Opposition leaders have complained of mounting pressure since the secession of the oil-producing South Sudan a year ago.
Sudan is facing multiple armed insurgencies in its regions and an economic crisis worsened by the loss of the South’s oil production, previously its main source of state revenues.
Sudanese authorities arrested Ibrahim al-Sanousi, an assistant to the Popular Congress Party’s leader Hassan al-Turabi, in December after he returned from a trip that included Kenya and South Sudan, the party said at the time.
He was released along with Ali Shamar, another party official, on Monday, after responding to questioning from the prosecutor, the state-linked Sudanese Media Centre reported.
Security services had accused the two of maintaining a “direct relationship” with rebel groups, including the Sudanese Revolutionary Front, an alliance of insurgents in Darfur and the southern border states of Blue Nile and South Kordofan, it said.
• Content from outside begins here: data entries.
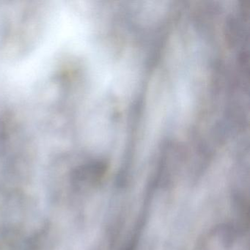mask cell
<instances>
[{
    "instance_id": "obj_1",
    "label": "cell",
    "mask_w": 250,
    "mask_h": 250,
    "mask_svg": "<svg viewBox=\"0 0 250 250\" xmlns=\"http://www.w3.org/2000/svg\"><path fill=\"white\" fill-rule=\"evenodd\" d=\"M18 9V8H17ZM36 8L34 7H21L19 8L18 12L16 13L14 16L16 19L11 20L9 19L8 21H5L4 25L3 37L5 38V43L14 44V42L17 43V48L20 49L21 45V41L24 42V45H27V39H30L29 35L33 37V33H38V20H35L36 17V13H33ZM31 41V39H30ZM24 45V43H23ZM13 46V45H12ZM11 46V47H12Z\"/></svg>"
},
{
    "instance_id": "obj_2",
    "label": "cell",
    "mask_w": 250,
    "mask_h": 250,
    "mask_svg": "<svg viewBox=\"0 0 250 250\" xmlns=\"http://www.w3.org/2000/svg\"><path fill=\"white\" fill-rule=\"evenodd\" d=\"M125 250H134V247H132V245H130Z\"/></svg>"
}]
</instances>
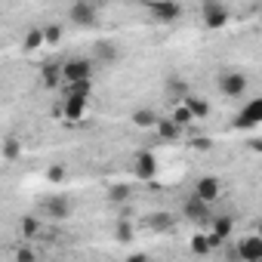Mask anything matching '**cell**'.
Segmentation results:
<instances>
[{"label": "cell", "mask_w": 262, "mask_h": 262, "mask_svg": "<svg viewBox=\"0 0 262 262\" xmlns=\"http://www.w3.org/2000/svg\"><path fill=\"white\" fill-rule=\"evenodd\" d=\"M62 74V83H71V80H90L93 77V62L90 59H71L59 68Z\"/></svg>", "instance_id": "6da1fadb"}, {"label": "cell", "mask_w": 262, "mask_h": 262, "mask_svg": "<svg viewBox=\"0 0 262 262\" xmlns=\"http://www.w3.org/2000/svg\"><path fill=\"white\" fill-rule=\"evenodd\" d=\"M247 90V77L241 71H222L219 74V93L222 96H241Z\"/></svg>", "instance_id": "7a4b0ae2"}, {"label": "cell", "mask_w": 262, "mask_h": 262, "mask_svg": "<svg viewBox=\"0 0 262 262\" xmlns=\"http://www.w3.org/2000/svg\"><path fill=\"white\" fill-rule=\"evenodd\" d=\"M68 19L74 25H93L96 22V4L93 0H77V4H71V10H68Z\"/></svg>", "instance_id": "3957f363"}, {"label": "cell", "mask_w": 262, "mask_h": 262, "mask_svg": "<svg viewBox=\"0 0 262 262\" xmlns=\"http://www.w3.org/2000/svg\"><path fill=\"white\" fill-rule=\"evenodd\" d=\"M151 13H155L158 22H176L182 16V7L176 4V0H158V4L151 7Z\"/></svg>", "instance_id": "277c9868"}, {"label": "cell", "mask_w": 262, "mask_h": 262, "mask_svg": "<svg viewBox=\"0 0 262 262\" xmlns=\"http://www.w3.org/2000/svg\"><path fill=\"white\" fill-rule=\"evenodd\" d=\"M43 210H47L50 216H56V219H65L68 210H71V204H68L65 194H59V198H47V201H43Z\"/></svg>", "instance_id": "5b68a950"}, {"label": "cell", "mask_w": 262, "mask_h": 262, "mask_svg": "<svg viewBox=\"0 0 262 262\" xmlns=\"http://www.w3.org/2000/svg\"><path fill=\"white\" fill-rule=\"evenodd\" d=\"M237 256L247 259V262L259 259V256H262V241H259V237H247V241H241V244H237Z\"/></svg>", "instance_id": "8992f818"}, {"label": "cell", "mask_w": 262, "mask_h": 262, "mask_svg": "<svg viewBox=\"0 0 262 262\" xmlns=\"http://www.w3.org/2000/svg\"><path fill=\"white\" fill-rule=\"evenodd\" d=\"M262 120V102L253 99L247 108H244V117H237V126H256Z\"/></svg>", "instance_id": "52a82bcc"}, {"label": "cell", "mask_w": 262, "mask_h": 262, "mask_svg": "<svg viewBox=\"0 0 262 262\" xmlns=\"http://www.w3.org/2000/svg\"><path fill=\"white\" fill-rule=\"evenodd\" d=\"M194 194L201 198V201H216V194H219V179H213V176H207V179H201L198 182V188H194Z\"/></svg>", "instance_id": "ba28073f"}, {"label": "cell", "mask_w": 262, "mask_h": 262, "mask_svg": "<svg viewBox=\"0 0 262 262\" xmlns=\"http://www.w3.org/2000/svg\"><path fill=\"white\" fill-rule=\"evenodd\" d=\"M204 22H207L210 28H219V25H225V22H228V13H225L219 4H210V7L204 10Z\"/></svg>", "instance_id": "9c48e42d"}, {"label": "cell", "mask_w": 262, "mask_h": 262, "mask_svg": "<svg viewBox=\"0 0 262 262\" xmlns=\"http://www.w3.org/2000/svg\"><path fill=\"white\" fill-rule=\"evenodd\" d=\"M90 90H93L90 80H71V83H65V96H71V99H90Z\"/></svg>", "instance_id": "30bf717a"}, {"label": "cell", "mask_w": 262, "mask_h": 262, "mask_svg": "<svg viewBox=\"0 0 262 262\" xmlns=\"http://www.w3.org/2000/svg\"><path fill=\"white\" fill-rule=\"evenodd\" d=\"M86 102H90V99H71V96H65V117L80 120L83 111H86Z\"/></svg>", "instance_id": "8fae6325"}, {"label": "cell", "mask_w": 262, "mask_h": 262, "mask_svg": "<svg viewBox=\"0 0 262 262\" xmlns=\"http://www.w3.org/2000/svg\"><path fill=\"white\" fill-rule=\"evenodd\" d=\"M185 108L191 111V117H207V102L204 99H198V96H185Z\"/></svg>", "instance_id": "7c38bea8"}, {"label": "cell", "mask_w": 262, "mask_h": 262, "mask_svg": "<svg viewBox=\"0 0 262 262\" xmlns=\"http://www.w3.org/2000/svg\"><path fill=\"white\" fill-rule=\"evenodd\" d=\"M207 207H210V204H207V201H201V198L194 194V198H191V204H185V213H188L191 219H204V216H207Z\"/></svg>", "instance_id": "4fadbf2b"}, {"label": "cell", "mask_w": 262, "mask_h": 262, "mask_svg": "<svg viewBox=\"0 0 262 262\" xmlns=\"http://www.w3.org/2000/svg\"><path fill=\"white\" fill-rule=\"evenodd\" d=\"M136 173H139L142 179L155 176V158H151V155H139V161H136Z\"/></svg>", "instance_id": "5bb4252c"}, {"label": "cell", "mask_w": 262, "mask_h": 262, "mask_svg": "<svg viewBox=\"0 0 262 262\" xmlns=\"http://www.w3.org/2000/svg\"><path fill=\"white\" fill-rule=\"evenodd\" d=\"M158 126H161V133L167 139H176L179 136V123H173V120H158Z\"/></svg>", "instance_id": "9a60e30c"}, {"label": "cell", "mask_w": 262, "mask_h": 262, "mask_svg": "<svg viewBox=\"0 0 262 262\" xmlns=\"http://www.w3.org/2000/svg\"><path fill=\"white\" fill-rule=\"evenodd\" d=\"M133 120H136V123H142V126H148V123H158V117H155V111H148V108H142V111H136V114H133Z\"/></svg>", "instance_id": "2e32d148"}, {"label": "cell", "mask_w": 262, "mask_h": 262, "mask_svg": "<svg viewBox=\"0 0 262 262\" xmlns=\"http://www.w3.org/2000/svg\"><path fill=\"white\" fill-rule=\"evenodd\" d=\"M188 120H191V111H188L185 105H182V108H176V114H173V123H179V126H182V123H188Z\"/></svg>", "instance_id": "e0dca14e"}, {"label": "cell", "mask_w": 262, "mask_h": 262, "mask_svg": "<svg viewBox=\"0 0 262 262\" xmlns=\"http://www.w3.org/2000/svg\"><path fill=\"white\" fill-rule=\"evenodd\" d=\"M47 176H50V182H62V179H65V167H62V164H56V167H50V173H47Z\"/></svg>", "instance_id": "ac0fdd59"}, {"label": "cell", "mask_w": 262, "mask_h": 262, "mask_svg": "<svg viewBox=\"0 0 262 262\" xmlns=\"http://www.w3.org/2000/svg\"><path fill=\"white\" fill-rule=\"evenodd\" d=\"M40 43H43V31H31L25 47H28V50H34V47H40Z\"/></svg>", "instance_id": "d6986e66"}, {"label": "cell", "mask_w": 262, "mask_h": 262, "mask_svg": "<svg viewBox=\"0 0 262 262\" xmlns=\"http://www.w3.org/2000/svg\"><path fill=\"white\" fill-rule=\"evenodd\" d=\"M4 151H7V158H16V155H19V142H16V139H10V142L4 145Z\"/></svg>", "instance_id": "ffe728a7"}, {"label": "cell", "mask_w": 262, "mask_h": 262, "mask_svg": "<svg viewBox=\"0 0 262 262\" xmlns=\"http://www.w3.org/2000/svg\"><path fill=\"white\" fill-rule=\"evenodd\" d=\"M126 194H129V191H126V185H117V188L111 191V198H114V201H123Z\"/></svg>", "instance_id": "44dd1931"}]
</instances>
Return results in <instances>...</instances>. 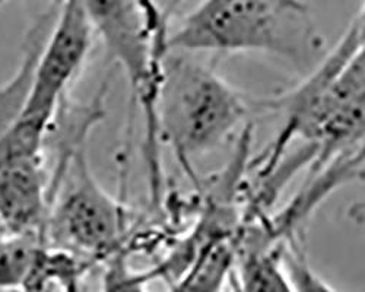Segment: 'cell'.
<instances>
[{"instance_id":"obj_1","label":"cell","mask_w":365,"mask_h":292,"mask_svg":"<svg viewBox=\"0 0 365 292\" xmlns=\"http://www.w3.org/2000/svg\"><path fill=\"white\" fill-rule=\"evenodd\" d=\"M167 43L168 50L190 54H266L304 76L324 57L310 6L297 0L205 2L180 19Z\"/></svg>"},{"instance_id":"obj_2","label":"cell","mask_w":365,"mask_h":292,"mask_svg":"<svg viewBox=\"0 0 365 292\" xmlns=\"http://www.w3.org/2000/svg\"><path fill=\"white\" fill-rule=\"evenodd\" d=\"M262 114L259 100L240 93L197 54L168 50L158 100V130L193 183L195 161L224 146Z\"/></svg>"},{"instance_id":"obj_3","label":"cell","mask_w":365,"mask_h":292,"mask_svg":"<svg viewBox=\"0 0 365 292\" xmlns=\"http://www.w3.org/2000/svg\"><path fill=\"white\" fill-rule=\"evenodd\" d=\"M96 34L123 71L145 117L146 155L158 158V100L168 53L170 11L146 2H83Z\"/></svg>"},{"instance_id":"obj_4","label":"cell","mask_w":365,"mask_h":292,"mask_svg":"<svg viewBox=\"0 0 365 292\" xmlns=\"http://www.w3.org/2000/svg\"><path fill=\"white\" fill-rule=\"evenodd\" d=\"M82 143L72 151L73 168L69 164L58 165L56 183L65 179L66 184L58 186L63 192L54 197L57 203L50 211L48 224L53 237L62 246L107 261L125 251L129 212L96 182L85 162Z\"/></svg>"},{"instance_id":"obj_5","label":"cell","mask_w":365,"mask_h":292,"mask_svg":"<svg viewBox=\"0 0 365 292\" xmlns=\"http://www.w3.org/2000/svg\"><path fill=\"white\" fill-rule=\"evenodd\" d=\"M94 34L83 2H66L57 8L36 54L28 90L16 117L47 125L54 122L71 82L79 73L89 53Z\"/></svg>"},{"instance_id":"obj_6","label":"cell","mask_w":365,"mask_h":292,"mask_svg":"<svg viewBox=\"0 0 365 292\" xmlns=\"http://www.w3.org/2000/svg\"><path fill=\"white\" fill-rule=\"evenodd\" d=\"M50 190L41 157L0 167V222L18 237H31L48 224Z\"/></svg>"},{"instance_id":"obj_7","label":"cell","mask_w":365,"mask_h":292,"mask_svg":"<svg viewBox=\"0 0 365 292\" xmlns=\"http://www.w3.org/2000/svg\"><path fill=\"white\" fill-rule=\"evenodd\" d=\"M238 237L240 231L235 237L202 250L171 283V292H225L235 271Z\"/></svg>"},{"instance_id":"obj_8","label":"cell","mask_w":365,"mask_h":292,"mask_svg":"<svg viewBox=\"0 0 365 292\" xmlns=\"http://www.w3.org/2000/svg\"><path fill=\"white\" fill-rule=\"evenodd\" d=\"M37 250L29 237L0 243V289L26 286L37 268Z\"/></svg>"},{"instance_id":"obj_9","label":"cell","mask_w":365,"mask_h":292,"mask_svg":"<svg viewBox=\"0 0 365 292\" xmlns=\"http://www.w3.org/2000/svg\"><path fill=\"white\" fill-rule=\"evenodd\" d=\"M282 263L295 292H338L313 269L301 237L291 239L284 244Z\"/></svg>"},{"instance_id":"obj_10","label":"cell","mask_w":365,"mask_h":292,"mask_svg":"<svg viewBox=\"0 0 365 292\" xmlns=\"http://www.w3.org/2000/svg\"><path fill=\"white\" fill-rule=\"evenodd\" d=\"M232 279V278H231ZM225 292H235V289H234V286H232V283L230 282V285H228V288H227V291Z\"/></svg>"},{"instance_id":"obj_11","label":"cell","mask_w":365,"mask_h":292,"mask_svg":"<svg viewBox=\"0 0 365 292\" xmlns=\"http://www.w3.org/2000/svg\"><path fill=\"white\" fill-rule=\"evenodd\" d=\"M0 6H2V4H0Z\"/></svg>"}]
</instances>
Kamal Omer, a PCP official, said: “I think the release goes back to the weak information before them and the pressure which the government is living under.”
Veteran Islamist politician Turabi was a close ally of Sudan’s President Omar Hassan al-Bashir, who took power in a 1989 coup, and exercised major influence over Sudanese politics for much of the 1990s.
The two fell out and Turabi has since become one of the government’s most outspoken critics, predicting Sudan would see an Arab Spring style revolt.